### What this task involves
Would you quote the material below from its first line through the line containing "common name: bird", exactly and with both ends included?

### Source data
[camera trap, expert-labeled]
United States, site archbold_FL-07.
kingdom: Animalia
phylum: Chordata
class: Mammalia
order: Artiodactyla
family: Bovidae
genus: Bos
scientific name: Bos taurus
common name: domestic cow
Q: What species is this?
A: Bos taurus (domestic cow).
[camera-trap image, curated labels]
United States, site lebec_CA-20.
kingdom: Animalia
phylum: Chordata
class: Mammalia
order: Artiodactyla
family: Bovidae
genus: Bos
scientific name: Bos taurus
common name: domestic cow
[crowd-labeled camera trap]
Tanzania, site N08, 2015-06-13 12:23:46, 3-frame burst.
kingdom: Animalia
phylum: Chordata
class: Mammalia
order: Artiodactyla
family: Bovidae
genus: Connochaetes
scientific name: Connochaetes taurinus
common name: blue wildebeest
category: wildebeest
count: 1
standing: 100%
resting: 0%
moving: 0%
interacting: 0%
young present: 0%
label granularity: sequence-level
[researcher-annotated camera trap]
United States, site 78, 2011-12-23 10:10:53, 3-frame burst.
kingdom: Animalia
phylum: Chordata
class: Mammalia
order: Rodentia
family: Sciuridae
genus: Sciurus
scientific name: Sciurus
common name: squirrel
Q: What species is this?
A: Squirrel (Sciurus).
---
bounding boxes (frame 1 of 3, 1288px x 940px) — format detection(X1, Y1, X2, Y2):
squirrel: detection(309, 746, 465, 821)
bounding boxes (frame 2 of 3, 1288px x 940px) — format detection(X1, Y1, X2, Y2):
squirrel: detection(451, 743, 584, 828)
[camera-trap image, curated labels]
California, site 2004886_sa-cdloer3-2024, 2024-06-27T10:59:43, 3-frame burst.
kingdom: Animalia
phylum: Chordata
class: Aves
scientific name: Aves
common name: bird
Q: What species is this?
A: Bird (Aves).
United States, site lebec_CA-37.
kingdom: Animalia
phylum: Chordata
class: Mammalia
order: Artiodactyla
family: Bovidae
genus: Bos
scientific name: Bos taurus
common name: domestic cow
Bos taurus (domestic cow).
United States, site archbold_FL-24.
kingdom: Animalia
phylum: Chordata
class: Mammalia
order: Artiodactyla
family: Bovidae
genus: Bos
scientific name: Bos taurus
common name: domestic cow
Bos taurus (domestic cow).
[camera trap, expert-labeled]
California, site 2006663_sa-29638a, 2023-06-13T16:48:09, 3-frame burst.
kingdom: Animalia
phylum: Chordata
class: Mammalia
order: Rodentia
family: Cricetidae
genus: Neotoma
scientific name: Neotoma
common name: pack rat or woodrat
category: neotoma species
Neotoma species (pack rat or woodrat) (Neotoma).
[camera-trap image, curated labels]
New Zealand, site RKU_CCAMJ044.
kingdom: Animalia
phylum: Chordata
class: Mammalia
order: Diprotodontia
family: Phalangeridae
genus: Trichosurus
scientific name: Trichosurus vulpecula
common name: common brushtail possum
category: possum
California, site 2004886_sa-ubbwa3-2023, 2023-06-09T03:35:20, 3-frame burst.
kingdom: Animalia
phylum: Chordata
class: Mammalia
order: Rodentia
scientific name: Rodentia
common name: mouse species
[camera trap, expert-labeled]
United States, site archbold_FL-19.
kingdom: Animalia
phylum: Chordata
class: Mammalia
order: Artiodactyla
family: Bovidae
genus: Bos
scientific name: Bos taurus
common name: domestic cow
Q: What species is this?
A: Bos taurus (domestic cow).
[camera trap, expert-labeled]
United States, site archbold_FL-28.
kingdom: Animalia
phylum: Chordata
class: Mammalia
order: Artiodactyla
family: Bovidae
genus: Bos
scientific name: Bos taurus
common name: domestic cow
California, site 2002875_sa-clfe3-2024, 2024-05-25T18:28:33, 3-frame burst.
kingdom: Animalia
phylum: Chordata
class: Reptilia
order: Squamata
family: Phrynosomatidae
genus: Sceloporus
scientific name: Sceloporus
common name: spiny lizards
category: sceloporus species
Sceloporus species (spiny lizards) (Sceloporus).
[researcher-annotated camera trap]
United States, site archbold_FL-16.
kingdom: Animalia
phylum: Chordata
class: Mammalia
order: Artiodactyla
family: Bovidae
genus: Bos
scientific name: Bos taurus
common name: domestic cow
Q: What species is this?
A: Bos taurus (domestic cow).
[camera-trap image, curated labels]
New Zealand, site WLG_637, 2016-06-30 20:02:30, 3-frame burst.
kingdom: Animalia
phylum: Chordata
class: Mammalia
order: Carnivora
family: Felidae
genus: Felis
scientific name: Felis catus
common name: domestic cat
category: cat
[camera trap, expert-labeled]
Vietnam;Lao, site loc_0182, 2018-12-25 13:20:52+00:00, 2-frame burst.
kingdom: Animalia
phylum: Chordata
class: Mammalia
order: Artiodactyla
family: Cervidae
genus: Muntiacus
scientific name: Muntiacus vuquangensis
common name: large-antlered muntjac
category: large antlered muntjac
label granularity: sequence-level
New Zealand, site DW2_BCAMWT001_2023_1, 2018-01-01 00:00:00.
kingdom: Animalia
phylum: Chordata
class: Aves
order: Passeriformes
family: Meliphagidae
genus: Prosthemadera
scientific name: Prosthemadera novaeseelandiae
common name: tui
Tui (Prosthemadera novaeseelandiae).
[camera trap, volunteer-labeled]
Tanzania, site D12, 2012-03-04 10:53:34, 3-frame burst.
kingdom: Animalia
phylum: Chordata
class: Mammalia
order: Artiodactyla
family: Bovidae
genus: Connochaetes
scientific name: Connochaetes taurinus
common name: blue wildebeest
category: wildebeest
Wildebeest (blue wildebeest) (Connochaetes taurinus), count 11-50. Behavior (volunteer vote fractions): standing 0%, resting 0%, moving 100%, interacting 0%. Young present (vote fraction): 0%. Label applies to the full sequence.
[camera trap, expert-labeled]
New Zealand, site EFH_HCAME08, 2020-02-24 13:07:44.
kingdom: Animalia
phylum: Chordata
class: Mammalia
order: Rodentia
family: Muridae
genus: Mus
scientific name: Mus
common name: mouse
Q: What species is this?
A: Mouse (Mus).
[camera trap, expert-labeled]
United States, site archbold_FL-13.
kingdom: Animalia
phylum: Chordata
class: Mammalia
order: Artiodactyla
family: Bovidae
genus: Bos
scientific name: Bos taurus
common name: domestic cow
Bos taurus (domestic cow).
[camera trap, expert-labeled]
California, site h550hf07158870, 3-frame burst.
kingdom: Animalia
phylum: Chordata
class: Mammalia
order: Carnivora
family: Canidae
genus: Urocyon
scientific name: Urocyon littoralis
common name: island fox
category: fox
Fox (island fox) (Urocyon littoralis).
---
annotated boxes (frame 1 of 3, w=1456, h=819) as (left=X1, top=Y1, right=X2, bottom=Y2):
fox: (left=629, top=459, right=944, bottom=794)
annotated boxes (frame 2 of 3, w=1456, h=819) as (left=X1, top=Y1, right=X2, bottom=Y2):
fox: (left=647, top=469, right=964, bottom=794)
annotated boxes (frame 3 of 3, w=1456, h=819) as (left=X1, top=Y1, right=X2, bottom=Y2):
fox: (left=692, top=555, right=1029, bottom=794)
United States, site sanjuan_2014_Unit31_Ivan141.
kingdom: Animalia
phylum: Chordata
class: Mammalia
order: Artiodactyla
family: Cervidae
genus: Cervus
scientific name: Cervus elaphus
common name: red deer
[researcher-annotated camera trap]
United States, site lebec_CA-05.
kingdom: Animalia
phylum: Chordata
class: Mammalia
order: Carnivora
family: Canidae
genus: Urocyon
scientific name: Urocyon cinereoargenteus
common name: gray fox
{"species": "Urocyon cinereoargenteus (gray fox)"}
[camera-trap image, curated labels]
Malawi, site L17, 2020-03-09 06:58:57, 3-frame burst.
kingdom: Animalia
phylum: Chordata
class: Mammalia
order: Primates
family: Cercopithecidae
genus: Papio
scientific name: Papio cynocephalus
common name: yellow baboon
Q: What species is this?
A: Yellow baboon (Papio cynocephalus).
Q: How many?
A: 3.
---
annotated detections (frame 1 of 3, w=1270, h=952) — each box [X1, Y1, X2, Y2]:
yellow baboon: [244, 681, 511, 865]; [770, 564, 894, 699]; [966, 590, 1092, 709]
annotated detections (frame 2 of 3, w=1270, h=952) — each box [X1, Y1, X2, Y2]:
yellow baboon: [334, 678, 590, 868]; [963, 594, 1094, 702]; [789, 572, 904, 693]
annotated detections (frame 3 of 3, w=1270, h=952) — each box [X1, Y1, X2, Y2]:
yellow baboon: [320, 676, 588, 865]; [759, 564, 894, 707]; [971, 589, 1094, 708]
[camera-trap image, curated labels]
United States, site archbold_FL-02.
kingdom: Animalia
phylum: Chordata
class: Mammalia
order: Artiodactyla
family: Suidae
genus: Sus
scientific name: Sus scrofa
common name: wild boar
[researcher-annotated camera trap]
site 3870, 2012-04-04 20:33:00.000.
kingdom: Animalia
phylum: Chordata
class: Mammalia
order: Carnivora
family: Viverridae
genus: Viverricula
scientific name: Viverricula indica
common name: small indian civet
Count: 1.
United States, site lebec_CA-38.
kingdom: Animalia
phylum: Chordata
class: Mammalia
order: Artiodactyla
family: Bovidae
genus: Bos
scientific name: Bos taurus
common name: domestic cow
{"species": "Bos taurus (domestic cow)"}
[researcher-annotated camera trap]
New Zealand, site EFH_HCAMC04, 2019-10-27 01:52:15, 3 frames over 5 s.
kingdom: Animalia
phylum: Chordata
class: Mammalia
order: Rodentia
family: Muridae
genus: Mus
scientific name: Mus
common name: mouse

### Exercise result
[camera trap, expert-labeled]
United States, site archbold_FL-07.
kingdom: Animalia
phylum: Chordata
class: Mammalia
order: Artiodactyla
family: Bovidae
genus: Bos
scientific name: Bos taurus
common name: domestic cow
Q: What species is this?
A: Bos taurus (domestic cow).
[camera-trap image, curated labels]
United States, site lebec_CA-20.
kingdom: Animalia
phylum: Chordata
class: Mammalia
order: Artiodactyla
family: Bovidae
genus: Bos
scientific name: Bos taurus
common name: domestic cow
[crowd-labeled camera trap]
Tanzania, site N08, 2015-06-13 12:23:46, 3-frame burst.
kingdom: Animalia
phylum: Chordata
class: Mammalia
order: Artiodactyla
family: Bovidae
genus: Connochaetes
scientific name: Connochaetes taurinus
common name: blue wildebeest
category: wildebeest
count: 1
standing: 100%
resting: 0%
moving: 0%
interacting: 0%
young present: 0%
label granularity: sequence-level
[researcher-annotated camera trap]
United States, site 78, 2011-12-23 10:10:53, 3-frame burst.
kingdom: Animalia
phylum: Chordata
class: Mammalia
order: Rodentia
family: Sciuridae
genus: Sciurus
scientific name: Sciurus
common name: squirrel
Q: What species is this?
A: Squirrel (Sciurus).
---
bounding boxes (frame 1 of 3, 1288px x 940px) — format detection(X1, Y1, X2, Y2):
squirrel: detection(309, 746, 465, 821)
bounding boxes (frame 2 of 3, 1288px x 940px) — format detection(X1, Y1, X2, Y2):
squirrel: detection(451, 743, 584, 828)
[camera-trap image, curated labels]
California, site 2004886_sa-cdloer3-2024, 2024-06-27T10:59:43, 3-frame burst.
kingdom: Animalia
phylum: Chordata
class: Aves
scientific name: Aves
common name: bird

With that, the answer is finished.